Consigne a –
Extrayez mot pour mot, dans le texte sur la lutte contre la radicalisation, le passage qui va de « Romain Sèze, chercheur à » jusqu'à « opposer au djihadisme. » inclus.

Le contenu de cette page a été écrit et publié sous la direction de l'Institut national des hautes études de la sécurité et de la justice (INHESJ) qui a rejoint l'Institut des hautes études du ministère de l'Intérieur (IHEMI) le 1er janvier 2021. Il était important pour la direction de l'IHEMI de conserver l'ensemble du contenu de l'INHESJ, qui constitue désormais la mémoire de l'institut.

La prise en considération de la dimension religieuse du djihadisme dans les politiques de lutte contre la radicalisation en France
13mar.19
Communication de Romain Sèze, chercheur de l'INHESJ, sur la prise en considération de la dimension religieuse du djihadisme dans les politiques de lutte contre la radicalisation

Ce texte est issu d'une communication donnée à l'occasion d'une journée d'étude organisée par l'Institut des hautes études de la justice (IHEJ), l'association « Nigelle », le Centre de recherche interdisciplinaire en sciences humaines et sociales (Université de Montpellier), et l'Institut protestant de théologie.
Cette journée a eu lieu à l'Institut protestant de théologie, à Paris, le 21 janvier 2019.
Romain Sèze, chercheur à l'INHESJ, y analyse la prise en considération de la dimension religieuse du djihadisme par les politiques de lutte contre la radicalisation en France.

Les années 2010 marquent un tournant pour la France, frappée comme jamais auparavant par le terrorisme et résolue à mener un combat de long terme pour l'endiguer. En 2014, l'État se décide à lutter contre la radicalisation, sans pourtant que cet infléchissement ne suscite de réelles interrogations. Qu'est-ce que la prévention de la radicalisation ? La difficulté de la réponse tient à la nature confuse de cette entreprise qui renvoie à un faisceau complexe d'actions expérimentales, aux objets disparates et aux contours mouvants. Il est pourtant urgent d'expliciter les logiques qui façonnent ce modèle sécuritaire tant elles questionnent le projet de société que l'État entend opposer au djihadisme.

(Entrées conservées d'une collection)
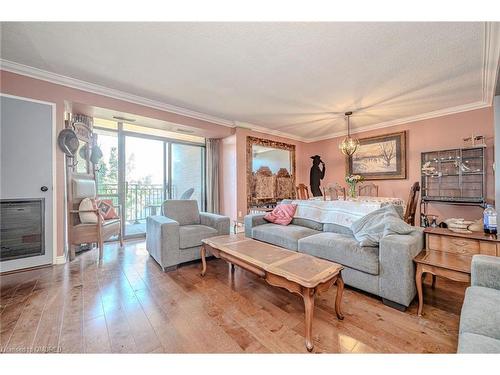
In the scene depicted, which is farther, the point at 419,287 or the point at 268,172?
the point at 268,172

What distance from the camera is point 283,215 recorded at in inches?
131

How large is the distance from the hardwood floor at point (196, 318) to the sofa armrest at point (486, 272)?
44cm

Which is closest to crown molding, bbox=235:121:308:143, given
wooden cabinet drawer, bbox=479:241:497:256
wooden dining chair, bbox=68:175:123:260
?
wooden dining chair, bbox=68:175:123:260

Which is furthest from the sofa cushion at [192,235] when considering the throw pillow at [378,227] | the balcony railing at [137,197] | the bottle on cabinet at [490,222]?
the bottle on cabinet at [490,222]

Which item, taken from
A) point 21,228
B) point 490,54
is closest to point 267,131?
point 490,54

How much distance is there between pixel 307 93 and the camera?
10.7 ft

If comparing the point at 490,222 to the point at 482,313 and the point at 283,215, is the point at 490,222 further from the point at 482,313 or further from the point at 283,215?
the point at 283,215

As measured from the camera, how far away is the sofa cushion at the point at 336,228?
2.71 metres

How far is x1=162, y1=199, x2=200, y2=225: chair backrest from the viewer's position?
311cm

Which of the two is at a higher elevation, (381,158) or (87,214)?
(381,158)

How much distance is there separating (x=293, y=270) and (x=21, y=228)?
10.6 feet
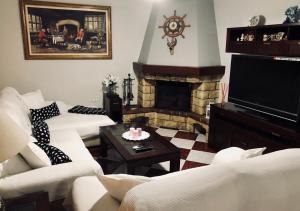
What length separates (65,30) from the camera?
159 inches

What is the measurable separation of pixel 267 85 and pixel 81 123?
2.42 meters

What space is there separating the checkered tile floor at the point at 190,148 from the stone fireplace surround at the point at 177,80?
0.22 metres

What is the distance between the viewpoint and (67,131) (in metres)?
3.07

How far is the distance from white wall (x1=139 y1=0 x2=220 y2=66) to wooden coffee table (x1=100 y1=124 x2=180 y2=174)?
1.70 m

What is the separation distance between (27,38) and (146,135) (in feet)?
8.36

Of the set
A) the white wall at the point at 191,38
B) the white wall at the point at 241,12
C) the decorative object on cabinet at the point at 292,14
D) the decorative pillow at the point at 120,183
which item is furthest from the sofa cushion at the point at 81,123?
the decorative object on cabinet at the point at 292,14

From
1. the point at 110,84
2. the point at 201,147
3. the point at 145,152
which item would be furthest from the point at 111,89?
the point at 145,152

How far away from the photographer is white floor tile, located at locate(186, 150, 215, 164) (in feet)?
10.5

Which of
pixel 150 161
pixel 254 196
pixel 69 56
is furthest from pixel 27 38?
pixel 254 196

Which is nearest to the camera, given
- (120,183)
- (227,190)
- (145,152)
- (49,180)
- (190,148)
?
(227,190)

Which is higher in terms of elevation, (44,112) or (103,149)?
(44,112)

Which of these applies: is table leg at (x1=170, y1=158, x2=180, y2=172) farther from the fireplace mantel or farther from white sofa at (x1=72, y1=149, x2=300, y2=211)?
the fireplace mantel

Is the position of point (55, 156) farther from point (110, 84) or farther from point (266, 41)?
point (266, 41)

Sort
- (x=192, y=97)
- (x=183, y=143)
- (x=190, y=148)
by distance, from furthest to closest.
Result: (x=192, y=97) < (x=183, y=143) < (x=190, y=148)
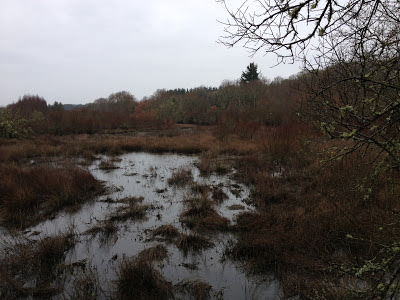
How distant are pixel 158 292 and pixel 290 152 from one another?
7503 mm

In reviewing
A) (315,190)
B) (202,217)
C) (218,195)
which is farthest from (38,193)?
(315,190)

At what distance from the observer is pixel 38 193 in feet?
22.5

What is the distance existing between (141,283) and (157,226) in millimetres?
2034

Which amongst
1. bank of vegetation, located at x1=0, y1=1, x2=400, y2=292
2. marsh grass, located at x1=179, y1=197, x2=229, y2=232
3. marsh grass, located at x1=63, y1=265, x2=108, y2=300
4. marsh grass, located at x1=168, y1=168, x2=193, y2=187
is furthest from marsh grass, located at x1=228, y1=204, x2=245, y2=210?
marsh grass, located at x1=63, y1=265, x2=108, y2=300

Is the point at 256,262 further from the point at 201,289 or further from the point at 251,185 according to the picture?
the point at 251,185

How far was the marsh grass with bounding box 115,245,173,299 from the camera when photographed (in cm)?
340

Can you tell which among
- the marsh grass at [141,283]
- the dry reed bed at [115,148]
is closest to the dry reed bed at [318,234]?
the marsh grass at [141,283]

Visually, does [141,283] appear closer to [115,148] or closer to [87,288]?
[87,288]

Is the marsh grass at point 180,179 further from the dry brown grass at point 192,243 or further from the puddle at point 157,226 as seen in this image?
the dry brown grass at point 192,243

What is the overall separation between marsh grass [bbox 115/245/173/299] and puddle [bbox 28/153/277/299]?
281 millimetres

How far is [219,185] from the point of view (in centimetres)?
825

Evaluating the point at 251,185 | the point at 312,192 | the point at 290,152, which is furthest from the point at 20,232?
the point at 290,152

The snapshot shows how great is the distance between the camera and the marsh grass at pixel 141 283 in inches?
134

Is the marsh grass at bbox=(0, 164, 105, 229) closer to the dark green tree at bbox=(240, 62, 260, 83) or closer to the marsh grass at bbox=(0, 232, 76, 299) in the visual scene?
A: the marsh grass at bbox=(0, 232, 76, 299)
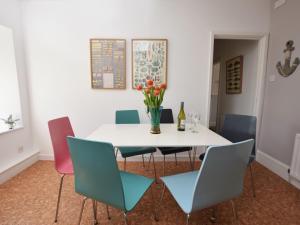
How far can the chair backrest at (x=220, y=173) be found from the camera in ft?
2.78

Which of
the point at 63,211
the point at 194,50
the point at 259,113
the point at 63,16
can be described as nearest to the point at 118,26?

Consigne b –
Mettez en liste numérotée les lignes des entrées, de la ligne contenant « How far was » jusqu'à la fin des entrées incluse, sans les lignes vides. Laissez les images de côté dans votre réponse.

Réponse a –
Romain Sèze, chercheur à l'INHESJ, y analyse la prise en considération de la dimension religieuse du djihadisme par les politiques de lutte contre la radicalisation en France.

Les années 2010 marquent un tournant pour la France, frappée comme jamais auparavant par le terrorisme et résolue à mener un combat de long terme pour l'endiguer. En 2014, l'État se décide à lutter contre la radicalisation, sans pourtant que cet infléchissement ne suscite de réelles interrogations. Qu'est-ce que la prévention de la radicalisation ? La difficulté de la réponse tient à la nature confuse de cette entreprise qui renvoie à un faisceau complexe d'actions expérimentales, aux objets disparates et aux contours mouvants. Il est pourtant urgent d'expliciter les logiques qui façonnent ce modèle sécuritaire tant elles questionnent le projet de société que l'État entend opposer au djihadisme.

Réponse b –
1. How far was the marsh grass with bounding box 115,245,173,299 from the camera when photographed (in cm)?
2. 340
3. Can you tell which among
4. - the marsh grass at [141,283]
5. - the dry reed bed at [115,148]
6. is closest to the dry reed bed at [318,234]?
7. the marsh grass at [141,283]
8. Visually, does [141,283] appear closer to [115,148] or closer to [87,288]?
9. [87,288]
10. Is the marsh grass at point 180,179 further from the dry brown grass at point 192,243 or further from the puddle at point 157,226 as seen in this image?
11. the dry brown grass at point 192,243
12. What is the overall separation between marsh grass [bbox 115/245/173/299] and puddle [bbox 28/153/277/299]?
13. 281 millimetres
14. How far is [219,185] from the point of view (in centimetres)?
15. 825
16. Evaluating the point at 251,185 | the point at 312,192 | the point at 290,152, which is furthest from the point at 20,232?
17. the point at 290,152
18. The snapshot shows how great is the distance between the camera and the marsh grass at pixel 141 283 in inches?
19. 134
20. Is the marsh grass at bbox=(0, 164, 105, 229) closer to the dark green tree at bbox=(240, 62, 260, 83) or closer to the marsh grass at bbox=(0, 232, 76, 299) in the visual scene?
21. A: the marsh grass at bbox=(0, 232, 76, 299)
22. How far can the chair backrest at (x=220, y=173) be found from the camera in ft?
23. 2.78
24. Which of
25. the point at 63,211
26. the point at 194,50
27. the point at 259,113
28. the point at 63,16
29. can be described as nearest to the point at 118,26?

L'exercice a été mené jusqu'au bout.